Давно собирался написать о поэзии в контексте социальных отношений. Поэзия и проза. Поэзия и правда. Поэзия и премии. Поэзия и промоушн. Поэзия и прессинг. Наконец, поэзия и прах, в который всё возвращается. В общем, поэзия и прочее. И пр., и пр.
Собирался, но как-то отвлекался на более интересные темы. Например, демография или историческая преемственность. Но вот в ответ на прошлую колонку (там шла речь о разрывах в русской истории и культуре) я получил вдохновляющий отзыв от читателя Дениса Афанасьева:
«Денис, Вы журналист, а не историк, культуролог, философ... У Вас нет ни соответствующих знаний, ни компетенций строить такие «теории» и заниматься подобного рода «анализом» во всеуслышание. Оставьте это дело профессионалам. Если же Вы уверены в правоте своих умозаключений, пишите в авторитетные издания и защищайте диссертацию. Тогда мы задумаемся над вашими заявлениями... А так это больше походит на мысли перед сном...»
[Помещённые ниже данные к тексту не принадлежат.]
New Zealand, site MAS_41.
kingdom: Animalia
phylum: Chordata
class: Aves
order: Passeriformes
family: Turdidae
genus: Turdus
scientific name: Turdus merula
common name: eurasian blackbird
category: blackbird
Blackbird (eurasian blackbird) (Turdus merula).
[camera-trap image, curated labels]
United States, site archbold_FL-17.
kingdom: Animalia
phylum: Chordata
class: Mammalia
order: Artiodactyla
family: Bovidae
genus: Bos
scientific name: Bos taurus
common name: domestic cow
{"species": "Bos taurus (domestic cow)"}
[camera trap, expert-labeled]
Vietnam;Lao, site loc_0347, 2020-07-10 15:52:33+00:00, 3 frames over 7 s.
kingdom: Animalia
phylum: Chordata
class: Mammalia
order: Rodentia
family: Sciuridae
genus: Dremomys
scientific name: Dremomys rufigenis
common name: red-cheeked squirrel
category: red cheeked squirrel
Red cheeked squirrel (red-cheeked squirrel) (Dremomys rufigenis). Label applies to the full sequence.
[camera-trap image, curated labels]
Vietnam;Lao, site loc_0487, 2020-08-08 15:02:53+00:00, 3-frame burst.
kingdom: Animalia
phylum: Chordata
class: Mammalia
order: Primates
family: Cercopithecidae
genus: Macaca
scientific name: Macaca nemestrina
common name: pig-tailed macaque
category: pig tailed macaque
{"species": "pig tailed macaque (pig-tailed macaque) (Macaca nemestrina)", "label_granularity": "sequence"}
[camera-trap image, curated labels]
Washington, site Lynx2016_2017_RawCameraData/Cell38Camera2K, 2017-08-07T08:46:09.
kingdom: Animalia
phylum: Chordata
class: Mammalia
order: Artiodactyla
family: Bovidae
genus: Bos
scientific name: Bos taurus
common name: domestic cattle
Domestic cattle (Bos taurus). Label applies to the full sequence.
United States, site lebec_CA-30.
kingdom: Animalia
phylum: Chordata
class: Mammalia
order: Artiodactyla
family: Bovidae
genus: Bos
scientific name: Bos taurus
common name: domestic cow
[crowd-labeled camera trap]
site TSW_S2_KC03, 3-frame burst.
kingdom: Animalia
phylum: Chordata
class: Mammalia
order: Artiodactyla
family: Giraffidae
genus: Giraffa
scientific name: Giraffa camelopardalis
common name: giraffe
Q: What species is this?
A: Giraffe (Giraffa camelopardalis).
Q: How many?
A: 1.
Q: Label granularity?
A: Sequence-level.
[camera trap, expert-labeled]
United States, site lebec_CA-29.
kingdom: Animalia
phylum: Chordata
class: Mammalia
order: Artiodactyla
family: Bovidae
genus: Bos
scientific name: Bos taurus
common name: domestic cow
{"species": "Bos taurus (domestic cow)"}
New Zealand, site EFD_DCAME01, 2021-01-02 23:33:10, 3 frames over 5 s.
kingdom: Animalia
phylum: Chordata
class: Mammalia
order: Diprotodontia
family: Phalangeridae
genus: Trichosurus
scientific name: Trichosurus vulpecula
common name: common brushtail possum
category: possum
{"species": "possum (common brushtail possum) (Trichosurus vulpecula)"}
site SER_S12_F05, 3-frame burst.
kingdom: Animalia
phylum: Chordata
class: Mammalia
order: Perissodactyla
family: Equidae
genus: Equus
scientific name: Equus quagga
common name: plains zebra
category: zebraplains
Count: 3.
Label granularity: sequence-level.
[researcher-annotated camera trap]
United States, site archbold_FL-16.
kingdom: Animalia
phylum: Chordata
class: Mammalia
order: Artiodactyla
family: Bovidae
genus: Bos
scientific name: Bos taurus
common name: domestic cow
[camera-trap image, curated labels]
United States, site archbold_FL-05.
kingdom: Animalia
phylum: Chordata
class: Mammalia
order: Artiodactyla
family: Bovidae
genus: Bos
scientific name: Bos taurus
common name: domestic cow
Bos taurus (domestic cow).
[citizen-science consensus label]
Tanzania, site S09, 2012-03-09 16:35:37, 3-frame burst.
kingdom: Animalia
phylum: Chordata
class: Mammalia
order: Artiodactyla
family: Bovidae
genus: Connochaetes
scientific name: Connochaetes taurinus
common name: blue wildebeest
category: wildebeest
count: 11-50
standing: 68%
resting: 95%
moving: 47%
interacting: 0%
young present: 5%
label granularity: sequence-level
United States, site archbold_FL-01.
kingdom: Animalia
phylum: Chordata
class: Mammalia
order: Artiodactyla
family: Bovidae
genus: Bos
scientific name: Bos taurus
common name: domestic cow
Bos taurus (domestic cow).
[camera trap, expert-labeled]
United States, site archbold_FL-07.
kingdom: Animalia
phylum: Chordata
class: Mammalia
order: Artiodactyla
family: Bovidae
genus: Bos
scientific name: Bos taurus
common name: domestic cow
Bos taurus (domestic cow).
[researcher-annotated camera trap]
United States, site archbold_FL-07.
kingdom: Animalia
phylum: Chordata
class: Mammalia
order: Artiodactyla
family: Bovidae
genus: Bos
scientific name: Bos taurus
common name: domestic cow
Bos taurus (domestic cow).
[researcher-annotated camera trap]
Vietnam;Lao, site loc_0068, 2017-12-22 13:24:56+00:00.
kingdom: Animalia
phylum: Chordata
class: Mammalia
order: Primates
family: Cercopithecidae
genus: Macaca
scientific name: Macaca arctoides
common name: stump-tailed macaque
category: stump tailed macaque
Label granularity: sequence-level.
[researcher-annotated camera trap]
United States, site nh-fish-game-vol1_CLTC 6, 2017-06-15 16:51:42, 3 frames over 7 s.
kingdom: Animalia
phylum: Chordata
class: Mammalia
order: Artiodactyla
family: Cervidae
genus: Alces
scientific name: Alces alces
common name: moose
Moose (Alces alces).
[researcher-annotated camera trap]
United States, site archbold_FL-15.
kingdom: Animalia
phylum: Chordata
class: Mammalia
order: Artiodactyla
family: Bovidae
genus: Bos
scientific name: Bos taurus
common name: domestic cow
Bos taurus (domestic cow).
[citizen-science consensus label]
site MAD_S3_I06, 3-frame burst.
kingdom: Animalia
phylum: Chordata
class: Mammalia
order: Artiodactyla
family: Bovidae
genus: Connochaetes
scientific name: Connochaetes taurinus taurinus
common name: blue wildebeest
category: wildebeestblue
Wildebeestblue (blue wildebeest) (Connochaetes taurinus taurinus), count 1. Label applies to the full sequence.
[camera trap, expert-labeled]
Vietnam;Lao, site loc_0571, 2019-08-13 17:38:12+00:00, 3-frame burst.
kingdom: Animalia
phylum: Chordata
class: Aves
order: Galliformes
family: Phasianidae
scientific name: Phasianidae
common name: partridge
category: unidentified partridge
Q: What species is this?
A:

Легче всего просто посмеяться над тем, что пишет тёзка Афанасьев: дескать, о сложных материях имеет право судить только сертифицированный специалист. А если у тебя нет кандидатских корочек, то будь просто журналистом. Но что это такое — просто журналист? Он пишет о политике, обществе, праве, спорте, любви, не будучи дипломированным политологом, социологом, юристом, футболистом, донжуаном и пр., и пр.
Можно было бы обиженно отослать читателя к «Яндексу» и «Википедии». Где можно узнать, что я как раз культуролог и философ, кандидат наук, написавший тучу научных статей, в том числе переведённых на иностранные языки, автор и титульный редактор монографий, главный редактор научного журнала, входящего в список ВАК, и пр., и пр.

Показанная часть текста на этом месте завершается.